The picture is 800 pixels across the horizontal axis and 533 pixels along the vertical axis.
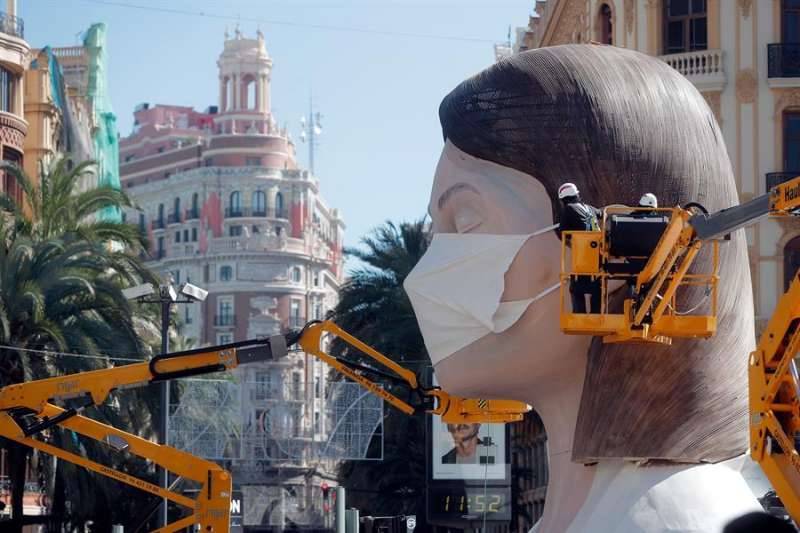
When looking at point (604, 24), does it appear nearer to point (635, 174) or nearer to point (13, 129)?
point (13, 129)

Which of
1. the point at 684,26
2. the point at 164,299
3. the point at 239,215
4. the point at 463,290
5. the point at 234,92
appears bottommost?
the point at 463,290

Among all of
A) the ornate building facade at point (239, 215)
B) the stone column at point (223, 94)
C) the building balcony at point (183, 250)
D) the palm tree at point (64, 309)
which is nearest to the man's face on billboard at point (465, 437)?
the palm tree at point (64, 309)

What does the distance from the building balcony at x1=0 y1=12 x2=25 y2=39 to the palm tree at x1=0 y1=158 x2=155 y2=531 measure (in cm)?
1747

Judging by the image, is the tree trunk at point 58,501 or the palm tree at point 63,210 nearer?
the palm tree at point 63,210

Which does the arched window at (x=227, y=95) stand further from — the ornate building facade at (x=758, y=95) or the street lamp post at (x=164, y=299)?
the street lamp post at (x=164, y=299)

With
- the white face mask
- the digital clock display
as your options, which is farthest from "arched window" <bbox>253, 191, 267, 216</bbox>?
the white face mask

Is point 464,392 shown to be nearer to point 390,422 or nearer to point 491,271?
point 491,271

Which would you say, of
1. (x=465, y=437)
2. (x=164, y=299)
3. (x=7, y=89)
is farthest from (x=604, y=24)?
(x=7, y=89)

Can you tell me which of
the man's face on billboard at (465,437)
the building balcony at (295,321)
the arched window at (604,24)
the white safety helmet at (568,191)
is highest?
the building balcony at (295,321)

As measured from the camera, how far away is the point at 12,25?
45.7 meters

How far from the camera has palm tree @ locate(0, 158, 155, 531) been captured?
2622cm

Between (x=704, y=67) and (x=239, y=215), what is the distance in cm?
9081

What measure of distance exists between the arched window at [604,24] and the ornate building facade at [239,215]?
71636mm

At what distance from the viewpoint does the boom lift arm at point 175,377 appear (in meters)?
17.1
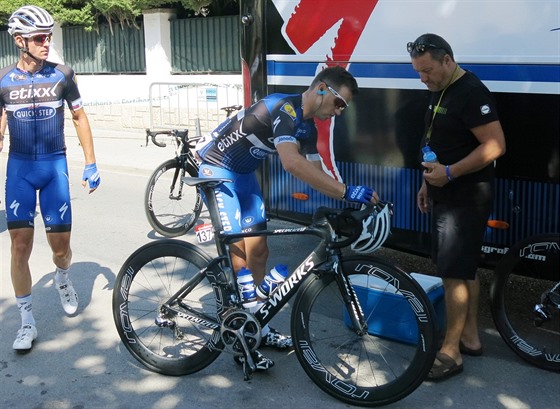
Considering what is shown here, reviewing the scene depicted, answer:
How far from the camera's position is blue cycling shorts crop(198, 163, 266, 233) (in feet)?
15.0

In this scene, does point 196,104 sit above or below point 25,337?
above

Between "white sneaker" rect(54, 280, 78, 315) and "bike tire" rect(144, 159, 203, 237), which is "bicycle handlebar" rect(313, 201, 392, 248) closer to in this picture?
"white sneaker" rect(54, 280, 78, 315)

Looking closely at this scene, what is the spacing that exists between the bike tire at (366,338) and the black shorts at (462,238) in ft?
1.34

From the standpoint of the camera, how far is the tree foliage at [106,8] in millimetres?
16641

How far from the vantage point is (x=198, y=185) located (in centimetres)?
451

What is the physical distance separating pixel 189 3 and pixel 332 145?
10.9m

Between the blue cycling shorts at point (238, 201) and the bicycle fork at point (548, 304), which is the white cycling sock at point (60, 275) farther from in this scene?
the bicycle fork at point (548, 304)

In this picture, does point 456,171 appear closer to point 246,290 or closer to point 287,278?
point 287,278

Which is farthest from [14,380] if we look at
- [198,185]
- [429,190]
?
[429,190]

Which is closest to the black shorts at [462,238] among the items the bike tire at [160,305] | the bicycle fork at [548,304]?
the bicycle fork at [548,304]

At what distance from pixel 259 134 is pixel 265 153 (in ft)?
0.59

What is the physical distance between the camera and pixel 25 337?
16.8 ft

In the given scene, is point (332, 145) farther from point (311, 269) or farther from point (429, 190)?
point (311, 269)

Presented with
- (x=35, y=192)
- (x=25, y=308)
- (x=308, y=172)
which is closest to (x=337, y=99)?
(x=308, y=172)
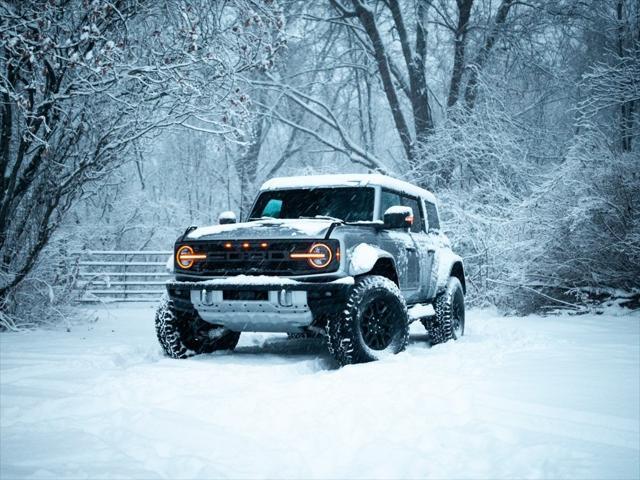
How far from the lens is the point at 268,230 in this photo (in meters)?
5.54

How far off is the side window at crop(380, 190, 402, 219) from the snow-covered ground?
1646 mm

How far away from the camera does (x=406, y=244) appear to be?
6754mm

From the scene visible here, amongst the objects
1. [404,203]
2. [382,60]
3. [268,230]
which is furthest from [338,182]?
[382,60]

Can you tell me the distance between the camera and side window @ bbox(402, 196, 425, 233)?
755 cm

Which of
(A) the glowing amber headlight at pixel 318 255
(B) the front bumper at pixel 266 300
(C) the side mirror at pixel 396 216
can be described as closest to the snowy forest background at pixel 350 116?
(B) the front bumper at pixel 266 300

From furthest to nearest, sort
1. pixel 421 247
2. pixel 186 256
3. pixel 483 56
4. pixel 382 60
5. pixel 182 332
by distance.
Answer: pixel 382 60, pixel 483 56, pixel 421 247, pixel 182 332, pixel 186 256

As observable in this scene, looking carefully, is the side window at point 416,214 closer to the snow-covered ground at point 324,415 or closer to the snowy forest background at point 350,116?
the snow-covered ground at point 324,415

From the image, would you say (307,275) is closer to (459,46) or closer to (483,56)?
(483,56)

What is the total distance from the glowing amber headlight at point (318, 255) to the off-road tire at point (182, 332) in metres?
1.33

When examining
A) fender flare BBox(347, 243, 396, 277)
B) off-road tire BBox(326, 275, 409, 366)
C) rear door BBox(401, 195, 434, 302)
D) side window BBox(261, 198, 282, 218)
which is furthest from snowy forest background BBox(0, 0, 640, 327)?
off-road tire BBox(326, 275, 409, 366)

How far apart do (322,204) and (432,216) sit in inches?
92.5

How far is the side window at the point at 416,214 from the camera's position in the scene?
7.55 metres

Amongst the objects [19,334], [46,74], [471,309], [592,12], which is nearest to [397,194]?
[46,74]

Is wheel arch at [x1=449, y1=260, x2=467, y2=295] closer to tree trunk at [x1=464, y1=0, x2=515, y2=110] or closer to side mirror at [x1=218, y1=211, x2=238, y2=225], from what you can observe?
side mirror at [x1=218, y1=211, x2=238, y2=225]
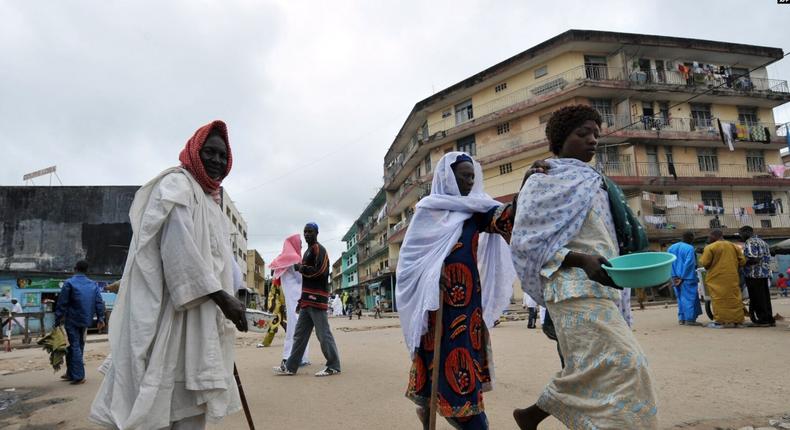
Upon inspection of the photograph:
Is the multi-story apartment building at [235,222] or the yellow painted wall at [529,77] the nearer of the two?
the yellow painted wall at [529,77]

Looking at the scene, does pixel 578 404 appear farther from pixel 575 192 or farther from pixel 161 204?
pixel 161 204

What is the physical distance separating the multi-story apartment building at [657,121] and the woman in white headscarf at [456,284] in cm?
2441

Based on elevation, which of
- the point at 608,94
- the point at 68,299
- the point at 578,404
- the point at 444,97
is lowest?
the point at 578,404

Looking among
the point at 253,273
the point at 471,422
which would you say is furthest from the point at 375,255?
the point at 471,422

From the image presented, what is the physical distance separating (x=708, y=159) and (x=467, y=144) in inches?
557

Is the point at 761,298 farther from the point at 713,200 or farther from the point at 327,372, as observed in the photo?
the point at 713,200

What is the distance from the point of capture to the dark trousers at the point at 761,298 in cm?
812

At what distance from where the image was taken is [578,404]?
212 centimetres

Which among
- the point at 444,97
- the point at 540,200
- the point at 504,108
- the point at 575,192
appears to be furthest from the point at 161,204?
the point at 444,97

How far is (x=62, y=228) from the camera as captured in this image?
31.2 meters

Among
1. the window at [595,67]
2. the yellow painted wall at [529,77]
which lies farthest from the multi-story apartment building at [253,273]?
the window at [595,67]

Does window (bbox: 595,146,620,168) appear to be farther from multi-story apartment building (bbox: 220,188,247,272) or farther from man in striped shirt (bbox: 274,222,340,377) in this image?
multi-story apartment building (bbox: 220,188,247,272)

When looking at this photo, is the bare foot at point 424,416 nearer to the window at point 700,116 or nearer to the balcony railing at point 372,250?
the window at point 700,116

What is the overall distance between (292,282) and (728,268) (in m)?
7.36
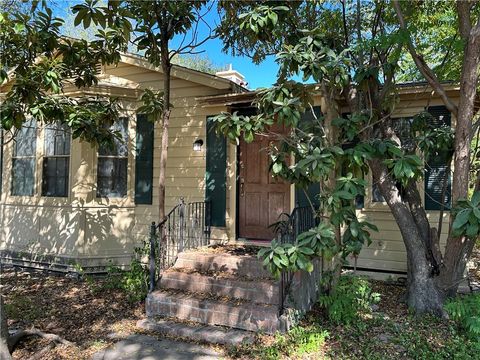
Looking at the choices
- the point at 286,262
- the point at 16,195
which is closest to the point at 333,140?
the point at 286,262

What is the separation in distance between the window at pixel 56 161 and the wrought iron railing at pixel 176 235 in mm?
2606

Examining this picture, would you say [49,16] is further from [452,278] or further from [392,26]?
[452,278]

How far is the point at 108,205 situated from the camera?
749 cm

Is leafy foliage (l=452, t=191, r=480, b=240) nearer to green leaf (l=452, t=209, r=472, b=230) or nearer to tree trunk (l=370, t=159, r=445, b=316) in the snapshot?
green leaf (l=452, t=209, r=472, b=230)

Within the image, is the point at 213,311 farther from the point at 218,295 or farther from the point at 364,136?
the point at 364,136

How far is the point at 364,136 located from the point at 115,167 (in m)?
4.88

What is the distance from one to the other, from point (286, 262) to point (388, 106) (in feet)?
9.42

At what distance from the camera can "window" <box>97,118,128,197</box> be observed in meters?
7.54

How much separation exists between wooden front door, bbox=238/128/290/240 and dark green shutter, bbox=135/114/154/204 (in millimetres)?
1898

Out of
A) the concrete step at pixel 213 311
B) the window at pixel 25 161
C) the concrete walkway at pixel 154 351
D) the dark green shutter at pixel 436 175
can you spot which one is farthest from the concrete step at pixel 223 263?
the window at pixel 25 161

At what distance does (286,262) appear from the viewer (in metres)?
3.76

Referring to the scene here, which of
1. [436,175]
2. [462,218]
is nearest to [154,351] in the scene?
[462,218]

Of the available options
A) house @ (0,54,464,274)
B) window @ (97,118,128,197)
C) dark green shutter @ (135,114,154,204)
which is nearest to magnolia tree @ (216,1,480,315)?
house @ (0,54,464,274)

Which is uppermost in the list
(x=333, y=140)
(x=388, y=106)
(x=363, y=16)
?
(x=363, y=16)
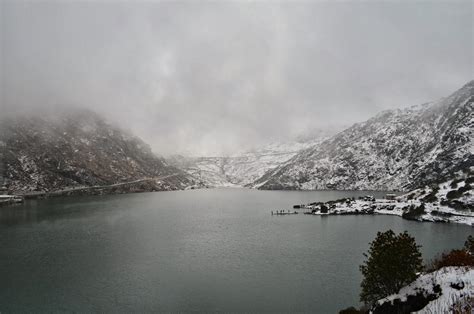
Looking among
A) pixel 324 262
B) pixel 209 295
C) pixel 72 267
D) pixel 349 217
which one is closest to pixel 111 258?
pixel 72 267

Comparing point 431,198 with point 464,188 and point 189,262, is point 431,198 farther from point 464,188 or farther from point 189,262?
point 189,262

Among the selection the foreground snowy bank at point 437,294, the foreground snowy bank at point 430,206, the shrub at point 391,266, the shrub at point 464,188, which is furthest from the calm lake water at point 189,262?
the shrub at point 464,188

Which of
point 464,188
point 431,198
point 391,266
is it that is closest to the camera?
point 391,266

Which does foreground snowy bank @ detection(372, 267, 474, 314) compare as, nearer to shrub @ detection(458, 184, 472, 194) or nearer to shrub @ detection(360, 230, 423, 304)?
shrub @ detection(360, 230, 423, 304)

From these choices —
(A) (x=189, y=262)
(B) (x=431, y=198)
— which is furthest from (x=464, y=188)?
(A) (x=189, y=262)

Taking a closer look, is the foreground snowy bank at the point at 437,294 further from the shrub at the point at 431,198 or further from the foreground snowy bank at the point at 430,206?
the shrub at the point at 431,198

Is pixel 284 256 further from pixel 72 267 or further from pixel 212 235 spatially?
pixel 72 267

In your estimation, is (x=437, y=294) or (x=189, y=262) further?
(x=189, y=262)
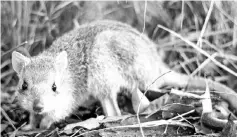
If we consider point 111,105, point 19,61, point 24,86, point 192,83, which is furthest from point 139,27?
point 24,86

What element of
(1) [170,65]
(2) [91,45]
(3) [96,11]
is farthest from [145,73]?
(3) [96,11]

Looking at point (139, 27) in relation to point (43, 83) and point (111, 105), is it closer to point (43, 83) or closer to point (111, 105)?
point (111, 105)

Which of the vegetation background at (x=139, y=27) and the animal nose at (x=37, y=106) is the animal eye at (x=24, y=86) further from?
the vegetation background at (x=139, y=27)

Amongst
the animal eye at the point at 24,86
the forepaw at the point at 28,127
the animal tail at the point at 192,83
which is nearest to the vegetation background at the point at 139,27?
the animal tail at the point at 192,83

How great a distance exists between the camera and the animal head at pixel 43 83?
13.9 feet

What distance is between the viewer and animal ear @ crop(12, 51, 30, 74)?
Answer: 456 centimetres

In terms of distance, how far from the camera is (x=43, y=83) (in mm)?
4297

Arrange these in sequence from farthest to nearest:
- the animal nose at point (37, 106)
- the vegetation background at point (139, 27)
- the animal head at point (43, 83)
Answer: the vegetation background at point (139, 27)
the animal head at point (43, 83)
the animal nose at point (37, 106)

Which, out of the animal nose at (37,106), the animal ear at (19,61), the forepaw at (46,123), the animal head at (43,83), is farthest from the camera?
the forepaw at (46,123)

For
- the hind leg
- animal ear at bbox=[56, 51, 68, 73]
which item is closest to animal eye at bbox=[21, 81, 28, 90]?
animal ear at bbox=[56, 51, 68, 73]

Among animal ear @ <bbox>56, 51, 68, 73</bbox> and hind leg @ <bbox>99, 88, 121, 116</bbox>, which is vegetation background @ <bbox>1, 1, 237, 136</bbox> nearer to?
animal ear @ <bbox>56, 51, 68, 73</bbox>

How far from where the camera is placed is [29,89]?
14.1 feet

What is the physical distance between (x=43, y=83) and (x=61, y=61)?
19.5 inches

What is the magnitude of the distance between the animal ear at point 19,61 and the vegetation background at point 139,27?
600mm
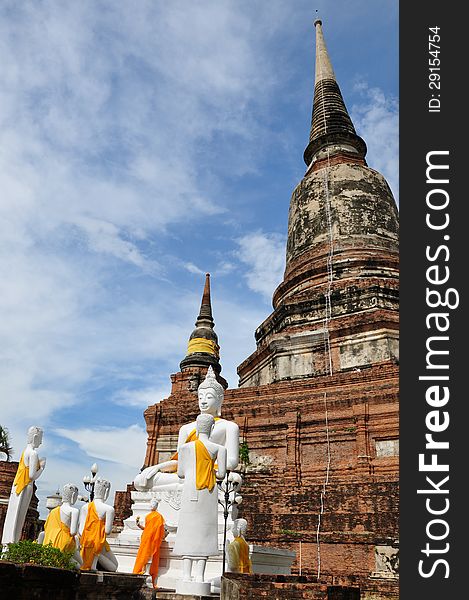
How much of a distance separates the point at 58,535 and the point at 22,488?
184cm

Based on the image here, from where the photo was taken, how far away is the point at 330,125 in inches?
1118

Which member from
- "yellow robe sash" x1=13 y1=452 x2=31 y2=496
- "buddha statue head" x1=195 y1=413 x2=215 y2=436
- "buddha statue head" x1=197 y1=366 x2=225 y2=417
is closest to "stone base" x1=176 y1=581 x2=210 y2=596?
Answer: "buddha statue head" x1=195 y1=413 x2=215 y2=436

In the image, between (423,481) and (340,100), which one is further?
(340,100)

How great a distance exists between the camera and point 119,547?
9.62m

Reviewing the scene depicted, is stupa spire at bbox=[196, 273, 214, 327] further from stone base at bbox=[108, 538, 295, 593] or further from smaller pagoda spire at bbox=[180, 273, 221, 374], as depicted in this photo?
stone base at bbox=[108, 538, 295, 593]

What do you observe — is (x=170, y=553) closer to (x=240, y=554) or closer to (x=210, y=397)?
(x=240, y=554)

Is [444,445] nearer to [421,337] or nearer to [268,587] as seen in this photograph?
[421,337]

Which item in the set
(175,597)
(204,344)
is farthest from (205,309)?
(175,597)

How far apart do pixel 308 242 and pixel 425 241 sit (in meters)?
18.2

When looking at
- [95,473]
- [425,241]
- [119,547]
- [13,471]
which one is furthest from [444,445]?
[13,471]

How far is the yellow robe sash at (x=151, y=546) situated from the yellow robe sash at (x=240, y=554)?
124cm

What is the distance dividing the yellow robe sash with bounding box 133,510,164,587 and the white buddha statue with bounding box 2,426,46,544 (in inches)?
79.0

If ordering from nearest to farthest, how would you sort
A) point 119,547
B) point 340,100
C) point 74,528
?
point 74,528 < point 119,547 < point 340,100

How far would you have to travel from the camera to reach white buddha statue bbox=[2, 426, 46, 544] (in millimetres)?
8719
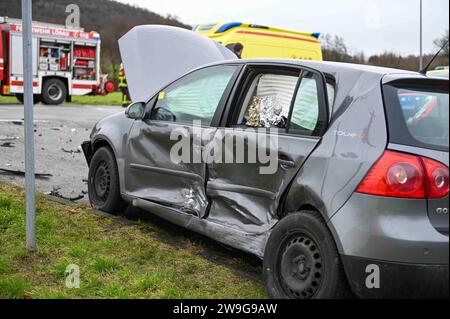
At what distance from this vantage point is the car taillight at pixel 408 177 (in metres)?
2.60

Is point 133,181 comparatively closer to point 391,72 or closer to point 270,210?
point 270,210

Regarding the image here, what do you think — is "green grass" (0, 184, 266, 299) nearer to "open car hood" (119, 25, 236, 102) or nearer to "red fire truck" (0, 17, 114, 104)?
"open car hood" (119, 25, 236, 102)

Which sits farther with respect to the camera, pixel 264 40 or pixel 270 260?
pixel 264 40

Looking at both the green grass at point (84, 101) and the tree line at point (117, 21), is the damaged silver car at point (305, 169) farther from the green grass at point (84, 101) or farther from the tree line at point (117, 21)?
the green grass at point (84, 101)

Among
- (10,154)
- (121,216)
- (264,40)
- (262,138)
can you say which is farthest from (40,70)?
(262,138)

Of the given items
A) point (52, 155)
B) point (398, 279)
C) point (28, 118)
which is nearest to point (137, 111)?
point (28, 118)

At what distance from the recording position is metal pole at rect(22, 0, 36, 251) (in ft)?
11.8

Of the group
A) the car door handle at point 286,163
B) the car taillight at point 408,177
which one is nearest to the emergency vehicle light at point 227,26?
the car door handle at point 286,163

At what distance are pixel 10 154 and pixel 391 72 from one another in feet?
19.1

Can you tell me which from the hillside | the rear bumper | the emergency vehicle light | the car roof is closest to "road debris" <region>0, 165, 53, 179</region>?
the car roof

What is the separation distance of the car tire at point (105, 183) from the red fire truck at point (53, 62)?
14737 mm

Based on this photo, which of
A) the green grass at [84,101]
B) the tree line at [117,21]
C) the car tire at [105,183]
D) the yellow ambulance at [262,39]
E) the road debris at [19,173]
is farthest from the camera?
the green grass at [84,101]

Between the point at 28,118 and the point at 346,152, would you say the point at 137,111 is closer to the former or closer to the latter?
the point at 28,118

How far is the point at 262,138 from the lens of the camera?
3488 millimetres
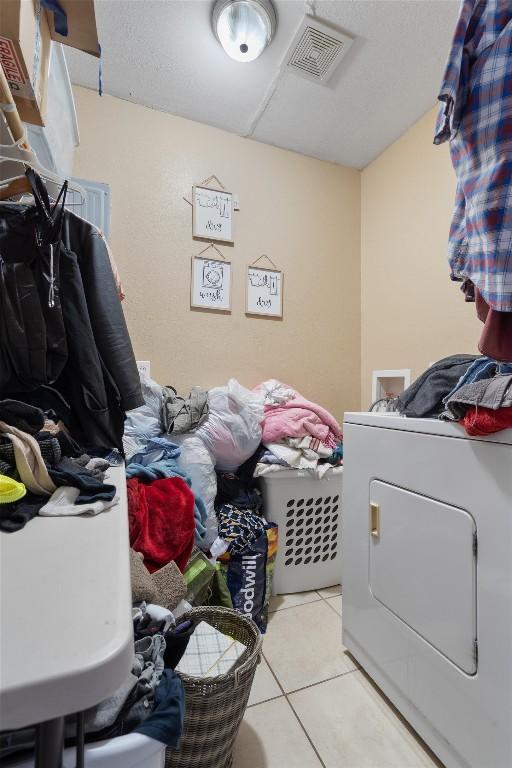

--- --- ---

--- WHAT IS NEEDED ---
Pick out every row above that contains the word "mirror", and copy each of those rows.

--- FINAL RESULT ---
(C) the side mirror at pixel 396 216
Is wheel arch at [x1=449, y1=260, x2=467, y2=295] closer to tree trunk at [x1=464, y1=0, x2=515, y2=110] or closer to side mirror at [x1=218, y1=211, x2=238, y2=225], from what you can observe?
side mirror at [x1=218, y1=211, x2=238, y2=225]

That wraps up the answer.